# The Pioneer Woman



## rpooley (Dec 1, 2015)

I accidentally turned on this show on the Food Network, and apparently America has gotten to a point where dipping marshmallow into chocolate and rolling it in some nuts counts as a recipe.


----------



## chefbillyb (Feb 8, 2009)

Thats a Hell of a recipe! What kind of nuts? what size Marshmallows? and is the chocolate melted. See! this is more involved than you thought. I just hate when I can't get step by step instruction with pictures.


----------



## rpooley (Dec 1, 2015)

You need to stop drinking at noon on a weekday


----------



## norcalbaker59 (Feb 16, 2017)

Lol...ironic she calls herself the Pioneer Women. All convenient, processed, packaged ingredients---just like a real Pioneer Woman would cook! :crazy:


----------



## pete (Oct 7, 2001)

rpooley said:


> You need to stop drinking at noon on a weekday


Why? /img/vbsmilies/smilies/drinkbeer.gif


----------



## berndy (Sep 18, 2010)

Pete said:


> rpooley said:
> 
> 
> > You need to stop drinking at noon on a weekday
> ...


I'll drink to that.
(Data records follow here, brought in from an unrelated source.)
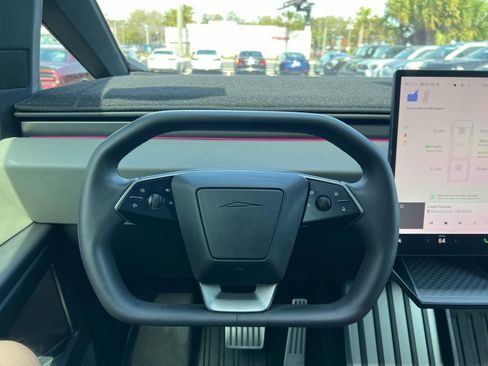Used 2024 Tesla Cybertruck AWD Crew Cab image 33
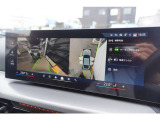 リヤビューカメラとセンサー、パーキングアシストによりスムーズにパーキングをサポートします。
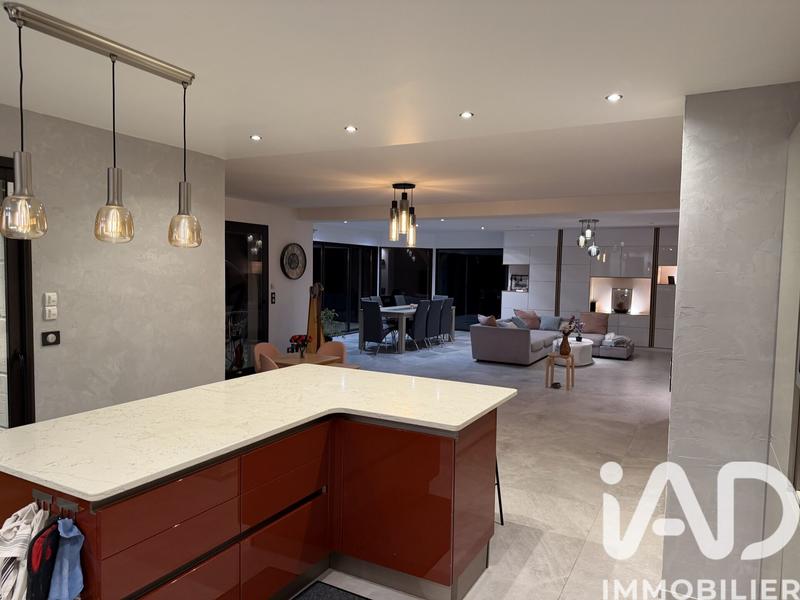 Maison - 280 m² - 7 pièces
And make it a double.


----------



## chef brah (Oct 10, 2016)

maybe i am weird but i have never been into watching food network stuff.

when i interviewed for my first job..chef told me 'its not like on food network'..i said 'i know and i dont even watch food network shows'

only stuff i used to watch was anthony bourdain stuff as it gave me knowledge about food in other parts of the world and culture.

but when i am working a station and doing service on a friday evening...i am this person whos happy, focussed, attentive...the best version of me...after that i dont even enjoy home cooking as much...its too relaxing and slow paced for me.


----------